Share your dilemmas and get honest opinions from other Mumsnetters.

Bit of a situation with widowed dad from school… need advice

1000 replies

Donaldfo · 04/07/2025 13:09

Hi all,
Bit of a long one and honestly not sure what I’m after really.

So I’ve been seeing this widowed dad from my youngest’s school. Started off just chatting at pick up, then a coffee, then it sort of turned into a thing. He lost his wife a couple years back, proper lovely guy, really good dad to his two boys. We’ve been seeing each other a couple months, nothing serious serious, but nice.

Anyway, here’s the thing – I’ve just found out I’m pregnant.

I was on the pill and we were using condoms (bar one time – classic) so it’s a bit of a shock.
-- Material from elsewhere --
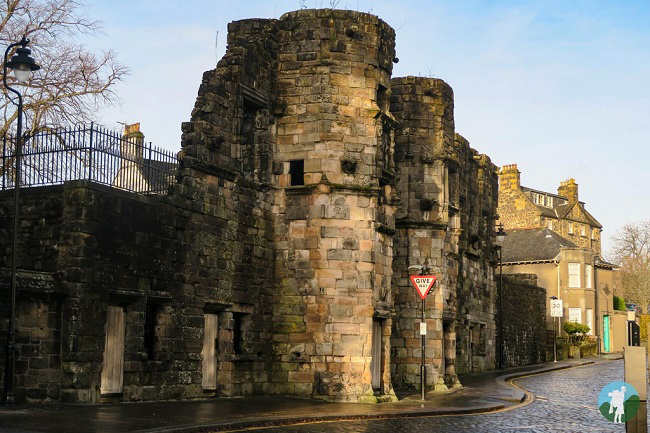 things to do in stirling old town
I’ve taken two tests and both positive.

Haven’t told him yet. Was going to say something this weekend when we’ve got a bit of time together. I’m not expecting him to throw confetti or anything but I don’t think he’ll freak out either.

I’ve got two kids already (from a previous ex – all calm there), and wasn’t planning on another. But I don’t feel panicked like I thought I would? Probably cos I actually like him and I don’t feel like I’m on my own with it, even though I’ve not told him yet.

Just wondering what others would do in this situation. Do I go in with all the options laid out or just say it and see what he says?

I know people might have views about the widowed dad thing but we’ve both been adults about it, no drama. Just not what I expected to be dealing with today.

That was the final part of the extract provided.